Just came off the stage at PaidContent 2010, a day-long summit here at The Times Center near Times Square, dedicated to the question of if/how/when people will pay for content. The timing is good — as I wrote in January, The New York Times is planning to charge for content within a year or so, Hulu is considering a subscription model (not necessarily in place of but, I believe, in addition to its free service), and the eBook pricing dilemmas are causing sleepless nights.

I opened the conference with a brief assertion that fretting over whether people will pay for content is based on a mistaken assumption: that people have ever paid for content in the past. They actually haven't. Instead, people have paid for access to content.
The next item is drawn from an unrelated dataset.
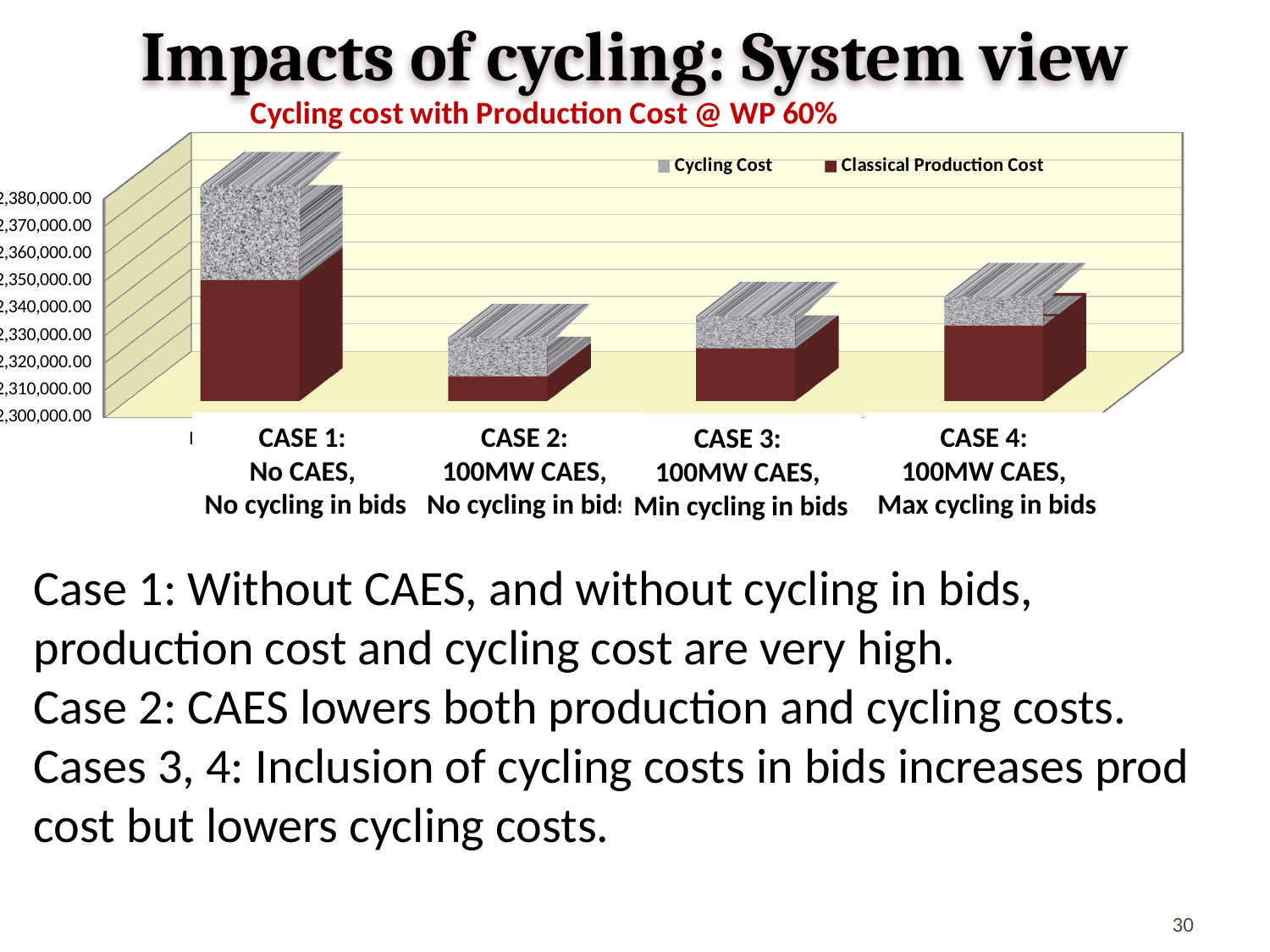
Which case has the lowest total stacked bar? CASE 2: 100MW CAES, No cycling in bids Which case has the highest total stacked bar? CASE 1: No CAES, No cycling in bids Which case has the largest Cycling Cost segment? CASE 1: No CAES, No cycling in bids Is the Classical Production Cost for CASE 4 greater or less than 2,320,000.00? greater Is the Classical Production Cost larger for CASE 4 or for CASE 2? CASE 4 Which case has the lowest Classical Production Cost? CASE 2: 100MW CAES, No cycling in bids Which two series are listed in the chart legend? Cycling Cost and Classical Production Cost How many cases (categories) are plotted on the x axis? 4 What is the title of the chart? Cycling cost with Production Cost @ WP 60% How many series does the chart legend list? 2 Is the Cycling Cost larger for CASE 1 or for CASE 4? CASE 1 What kind of chart is shown on the slide? Stacked bar chart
But in an analog world, access was gated by physical form factors like vinyl, newsprint, and movie theaters. As a result, the coincidence of form factor and content made us believe that people pay for content.

But people have never paid for content. Even when a daily newspaper was a necessity for the average home, the dime you paid a day (in the 70s) for a newspaper did not cover the print cost, much less the reporting. Instead, it was classified ads and auto dealers who footed most of the bill. And the hours we spent on TV and radio every day through the last half of the last century until the explosion of cable in the 90s, were all free. When cable finally asserted itself, people did not pay per show or even by channel (with the exception of premium movie channels). Instead, they paid for overall access.

Move to today, and the shift to paying for access has nearly completed the transition away from paying for content directly. Below is a slide I shared at the conference where I compute an average monthly cost of content for a typical American home. What you're looking at is a bar chart that shows what percent of people do a typical thing in an average month, then an estimate for the average amount they pay in a typical month (this was the hardest part to calculate and the numbers are approximate). We weight the spend figures by the percent of people who do it to come up with an overall spend by the average US household. The big takeaway is on the bottom of the slide.

Paidcontent.org

That's right, a whopping 77% of what the average home spends for content each month is spent on content access, not content itself. As a result, if I were making media company decisions I would immediately reevalute my strategy in light of this, asking myself these questions: 1) what unique content can I provide and expand access to? 2) what connections and devices must I support or partner with to make sure my content is in the right access venues? 3) what experience can I wrap around my content to make access to it feel worth paying for?